• **WORK TO COMPLETE**
Return every one of the records below word for word, with no changes of any kind.

• **RECORDS TO USE**

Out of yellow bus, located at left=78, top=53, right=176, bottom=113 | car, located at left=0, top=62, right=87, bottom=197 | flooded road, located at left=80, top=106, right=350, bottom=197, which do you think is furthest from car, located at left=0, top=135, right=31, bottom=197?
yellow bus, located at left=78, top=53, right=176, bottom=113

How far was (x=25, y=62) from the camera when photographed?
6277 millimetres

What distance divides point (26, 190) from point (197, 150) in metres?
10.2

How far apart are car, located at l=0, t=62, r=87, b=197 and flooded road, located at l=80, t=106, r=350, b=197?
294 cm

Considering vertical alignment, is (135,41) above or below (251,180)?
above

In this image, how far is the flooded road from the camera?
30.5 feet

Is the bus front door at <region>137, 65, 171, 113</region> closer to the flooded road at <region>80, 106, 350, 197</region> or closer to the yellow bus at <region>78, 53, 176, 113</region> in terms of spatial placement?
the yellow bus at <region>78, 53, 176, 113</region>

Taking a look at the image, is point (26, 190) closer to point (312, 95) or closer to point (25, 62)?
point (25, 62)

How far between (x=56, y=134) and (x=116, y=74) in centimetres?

• **ANSWER BELOW**
Out of yellow bus, located at left=78, top=53, right=176, bottom=113 | car, located at left=0, top=62, right=87, bottom=197 | flooded road, located at left=80, top=106, right=350, bottom=197, which do you think is furthest from car, located at left=0, top=135, right=31, bottom=197?
yellow bus, located at left=78, top=53, right=176, bottom=113

How far was (x=25, y=62) from the camera when photographed?
6277 millimetres

What distance divides point (26, 190) from point (197, 150) in metres?
10.2

How far apart are car, located at l=0, t=62, r=87, b=197 and flooded road, located at l=80, t=106, r=350, b=197?
294 cm

Considering vertical alignment, is (135,41) above or below (251,180)?
above

In this image, how far is the flooded road from the camera?
30.5 feet

Is the bus front door at <region>137, 65, 171, 113</region> closer to the flooded road at <region>80, 106, 350, 197</region> or closer to the yellow bus at <region>78, 53, 176, 113</region> in terms of spatial placement?
the yellow bus at <region>78, 53, 176, 113</region>

Taking a look at the image, is point (26, 190) closer to point (312, 95) or closer to point (25, 62)?
point (25, 62)

How far between (x=56, y=134) and (x=116, y=74) in centimetres?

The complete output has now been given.